Up until that moment, I would never have thought that of myself. But sometimes, another person will utter something about you, and you realise that it is probably true. ‘I know you look at it all, Benjamin, and tut and think it’s just Mother telling us how to live our lives. But it matters to me. I want to be a success. I want to have friends. I want to go back to London with an address book full of invitations. I want Gideon and Augusta to …’ He sighed. ‘Well, just to like me.’I was tremendously moved by his words. Maybe I could have disabused him of this idea – maybe I should have told him about Gideon and Augusta enjoying watching us argue, but that would have hurt him, and I had no wish to do that. ‘I think they do like you, Edgar.’ Oh, I know it was a lie. ‘I wouldn’t worry on that score.’

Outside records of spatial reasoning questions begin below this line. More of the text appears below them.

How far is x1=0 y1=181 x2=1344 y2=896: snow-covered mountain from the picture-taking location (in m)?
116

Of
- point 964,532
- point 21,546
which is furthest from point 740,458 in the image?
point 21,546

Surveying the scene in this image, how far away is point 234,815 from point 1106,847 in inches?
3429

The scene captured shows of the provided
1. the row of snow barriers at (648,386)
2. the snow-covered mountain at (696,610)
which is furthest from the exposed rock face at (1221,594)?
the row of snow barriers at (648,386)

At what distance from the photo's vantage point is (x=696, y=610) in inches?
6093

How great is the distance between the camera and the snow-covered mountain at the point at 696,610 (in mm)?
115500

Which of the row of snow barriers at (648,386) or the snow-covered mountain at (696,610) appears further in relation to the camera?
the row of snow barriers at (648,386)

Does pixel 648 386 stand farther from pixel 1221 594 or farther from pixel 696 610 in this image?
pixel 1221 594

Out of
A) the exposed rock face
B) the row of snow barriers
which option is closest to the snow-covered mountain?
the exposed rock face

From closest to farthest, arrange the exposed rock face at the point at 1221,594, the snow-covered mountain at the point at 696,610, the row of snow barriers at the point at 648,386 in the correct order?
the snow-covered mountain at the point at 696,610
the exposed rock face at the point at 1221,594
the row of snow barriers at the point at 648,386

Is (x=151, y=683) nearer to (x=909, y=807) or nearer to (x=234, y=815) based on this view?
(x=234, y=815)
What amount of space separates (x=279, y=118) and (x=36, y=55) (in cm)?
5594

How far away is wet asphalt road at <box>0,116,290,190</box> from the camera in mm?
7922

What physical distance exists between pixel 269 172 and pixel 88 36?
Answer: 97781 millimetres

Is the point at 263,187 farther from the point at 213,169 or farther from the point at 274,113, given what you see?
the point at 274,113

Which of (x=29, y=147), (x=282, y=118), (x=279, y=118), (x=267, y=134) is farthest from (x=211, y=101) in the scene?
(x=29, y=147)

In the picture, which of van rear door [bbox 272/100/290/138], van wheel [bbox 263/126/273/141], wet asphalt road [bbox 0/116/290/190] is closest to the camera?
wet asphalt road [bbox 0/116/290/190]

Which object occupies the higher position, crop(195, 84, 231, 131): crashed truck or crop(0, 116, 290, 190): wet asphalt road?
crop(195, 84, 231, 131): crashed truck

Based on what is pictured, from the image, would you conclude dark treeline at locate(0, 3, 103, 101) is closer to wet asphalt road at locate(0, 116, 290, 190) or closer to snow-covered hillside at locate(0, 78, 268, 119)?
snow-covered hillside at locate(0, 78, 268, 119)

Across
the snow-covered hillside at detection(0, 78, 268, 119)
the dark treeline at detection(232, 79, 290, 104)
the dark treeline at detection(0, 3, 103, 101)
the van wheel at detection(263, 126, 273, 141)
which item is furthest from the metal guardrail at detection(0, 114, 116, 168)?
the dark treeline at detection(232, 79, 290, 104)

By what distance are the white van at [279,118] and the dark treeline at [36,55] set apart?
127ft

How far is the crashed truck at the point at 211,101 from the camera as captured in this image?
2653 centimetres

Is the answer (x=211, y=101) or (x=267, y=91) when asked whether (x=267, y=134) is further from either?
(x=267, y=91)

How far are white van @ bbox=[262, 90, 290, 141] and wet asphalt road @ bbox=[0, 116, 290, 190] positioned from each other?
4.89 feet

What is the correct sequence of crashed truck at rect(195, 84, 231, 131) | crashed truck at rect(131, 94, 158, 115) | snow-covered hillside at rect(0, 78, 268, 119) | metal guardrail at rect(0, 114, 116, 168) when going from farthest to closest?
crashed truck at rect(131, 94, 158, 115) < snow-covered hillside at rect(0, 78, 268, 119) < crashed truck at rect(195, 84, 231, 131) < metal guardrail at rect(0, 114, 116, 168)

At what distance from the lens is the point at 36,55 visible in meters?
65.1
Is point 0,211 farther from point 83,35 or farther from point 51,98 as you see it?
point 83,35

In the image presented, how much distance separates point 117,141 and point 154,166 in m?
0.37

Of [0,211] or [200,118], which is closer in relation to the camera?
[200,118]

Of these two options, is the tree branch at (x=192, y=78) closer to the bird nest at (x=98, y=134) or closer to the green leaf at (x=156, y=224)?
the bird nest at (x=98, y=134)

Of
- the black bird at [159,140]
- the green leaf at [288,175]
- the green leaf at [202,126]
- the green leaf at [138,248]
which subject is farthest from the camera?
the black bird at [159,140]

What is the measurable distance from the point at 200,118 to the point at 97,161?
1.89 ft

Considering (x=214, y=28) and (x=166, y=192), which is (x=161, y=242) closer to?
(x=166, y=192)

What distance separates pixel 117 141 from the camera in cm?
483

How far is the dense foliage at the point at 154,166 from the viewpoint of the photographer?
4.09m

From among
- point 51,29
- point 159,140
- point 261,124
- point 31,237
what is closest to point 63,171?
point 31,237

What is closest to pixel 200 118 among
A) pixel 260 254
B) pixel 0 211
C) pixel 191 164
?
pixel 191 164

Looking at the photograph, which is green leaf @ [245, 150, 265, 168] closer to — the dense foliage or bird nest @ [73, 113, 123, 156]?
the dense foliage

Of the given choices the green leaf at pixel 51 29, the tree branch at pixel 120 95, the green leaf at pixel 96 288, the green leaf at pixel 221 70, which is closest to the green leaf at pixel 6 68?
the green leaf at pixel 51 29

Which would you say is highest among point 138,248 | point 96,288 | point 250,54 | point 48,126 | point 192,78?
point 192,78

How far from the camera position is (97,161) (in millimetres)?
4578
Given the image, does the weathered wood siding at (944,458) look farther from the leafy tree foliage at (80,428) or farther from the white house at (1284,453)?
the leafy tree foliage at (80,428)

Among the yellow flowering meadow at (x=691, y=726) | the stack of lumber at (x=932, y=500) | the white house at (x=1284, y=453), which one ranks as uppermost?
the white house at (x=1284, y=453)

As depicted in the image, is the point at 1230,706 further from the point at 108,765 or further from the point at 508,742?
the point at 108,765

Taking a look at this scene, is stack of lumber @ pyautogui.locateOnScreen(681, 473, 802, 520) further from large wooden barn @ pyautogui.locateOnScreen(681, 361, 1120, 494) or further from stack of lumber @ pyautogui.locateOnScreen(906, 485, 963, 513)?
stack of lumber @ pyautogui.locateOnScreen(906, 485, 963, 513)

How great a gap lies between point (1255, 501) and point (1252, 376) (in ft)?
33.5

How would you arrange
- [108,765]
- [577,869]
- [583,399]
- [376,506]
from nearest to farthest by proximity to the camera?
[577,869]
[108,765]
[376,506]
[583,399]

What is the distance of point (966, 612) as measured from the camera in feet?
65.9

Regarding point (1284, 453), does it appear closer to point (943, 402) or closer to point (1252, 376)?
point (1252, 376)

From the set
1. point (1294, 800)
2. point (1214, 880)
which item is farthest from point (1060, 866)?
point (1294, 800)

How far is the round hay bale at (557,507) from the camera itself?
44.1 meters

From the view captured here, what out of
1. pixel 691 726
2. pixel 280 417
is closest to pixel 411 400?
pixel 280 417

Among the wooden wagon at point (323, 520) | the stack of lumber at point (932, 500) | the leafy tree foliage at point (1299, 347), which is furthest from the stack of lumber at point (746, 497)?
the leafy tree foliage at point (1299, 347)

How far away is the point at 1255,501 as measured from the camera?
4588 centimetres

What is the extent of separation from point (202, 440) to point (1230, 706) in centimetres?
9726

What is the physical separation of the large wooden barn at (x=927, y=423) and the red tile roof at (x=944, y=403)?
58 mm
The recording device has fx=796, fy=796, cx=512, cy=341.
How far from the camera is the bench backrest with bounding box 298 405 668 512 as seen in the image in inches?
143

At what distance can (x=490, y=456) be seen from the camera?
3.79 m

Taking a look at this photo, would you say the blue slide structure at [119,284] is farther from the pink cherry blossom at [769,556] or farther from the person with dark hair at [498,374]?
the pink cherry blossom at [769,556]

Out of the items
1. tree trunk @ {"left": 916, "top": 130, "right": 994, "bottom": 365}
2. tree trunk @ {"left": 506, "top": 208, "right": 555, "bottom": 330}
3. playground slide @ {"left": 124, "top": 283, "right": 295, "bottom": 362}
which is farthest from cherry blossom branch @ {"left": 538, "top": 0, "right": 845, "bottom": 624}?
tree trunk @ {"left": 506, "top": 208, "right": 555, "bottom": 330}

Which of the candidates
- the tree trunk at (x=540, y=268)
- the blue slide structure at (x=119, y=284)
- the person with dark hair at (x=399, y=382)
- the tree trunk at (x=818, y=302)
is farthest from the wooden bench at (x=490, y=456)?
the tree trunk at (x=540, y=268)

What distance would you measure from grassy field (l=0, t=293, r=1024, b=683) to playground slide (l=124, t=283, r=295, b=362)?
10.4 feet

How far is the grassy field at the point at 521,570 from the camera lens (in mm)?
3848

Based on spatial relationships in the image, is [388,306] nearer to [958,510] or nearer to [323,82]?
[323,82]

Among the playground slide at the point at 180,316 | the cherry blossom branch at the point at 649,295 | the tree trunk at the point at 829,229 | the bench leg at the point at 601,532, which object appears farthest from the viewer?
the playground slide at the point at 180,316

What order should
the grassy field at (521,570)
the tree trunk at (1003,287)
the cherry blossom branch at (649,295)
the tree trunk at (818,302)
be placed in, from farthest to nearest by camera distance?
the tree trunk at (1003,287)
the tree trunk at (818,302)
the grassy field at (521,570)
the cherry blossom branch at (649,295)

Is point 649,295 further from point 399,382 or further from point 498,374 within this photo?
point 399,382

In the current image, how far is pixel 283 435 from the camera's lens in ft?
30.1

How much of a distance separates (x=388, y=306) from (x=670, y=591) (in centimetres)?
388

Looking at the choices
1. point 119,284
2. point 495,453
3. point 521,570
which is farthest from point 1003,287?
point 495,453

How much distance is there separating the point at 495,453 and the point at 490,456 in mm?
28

He sighed again and I felt so sorry, and wished things had been different. Above us, I heard the driver call to the horses, and then his whip crack in the air. The carriage began to pull away. I put my hand inside my coat, into the pocket, and felt the folded paper between my fingertips.

‘I have something to show you,’ I said.

‘What is it?’

I took out the paper and handed it to him. He examined it for a moment, then unfolded it. ‘It’s an address.’

‘Yes,’ I said. ‘Not far from here. Do you see the surname?’

‘Cardoso.’ He thought for a second. ‘What kind of strange name is that?’

‘Spanish, I suppose.’ I took a breath and felt my nerves. ‘It is Mother’s maiden name.’

‘What?’ he whispered. ‘How do you have this?’

‘I have had it for some time. I don’t know why I brought it but …’

Edgar’s eyebrows lifted. ‘Mother’s maiden name?’ he said, with some wonder.

‘Yes, like I say, I don’t really know why I brought it.’

He chuckled to himself. ‘Oh, I know why.’

‘Why?’ I asked.

‘Because, for you, Mother is a mystery.’ He paused and gazed at the paper in his hand. ‘How do you have this?’

‘I found it,’ I said, ‘a long time ago. I copied it down. I always knew about it.’

Edgar laughed. ‘You are such a frightful sneak, Benjamin!’ He looked down at the paper again. ‘Cardoso,’ he sighed. He stared at the name for a while. ‘Do you think that’s a grand sort of name?’

‘I don’t know,’ I said. ‘Mother is a very educated person. Refined, I suppose.’

‘Perhaps,’ he began, in his hopeful little way, ‘Mother is quite grand. If she was grand and had married down –’ he looked up, both apologetic and conspiratorial ‘– to Father, I mean, that would explain a lot, wouldn’t it?’

I felt my brow knit. ‘I have often wondered who she really is,’ I said.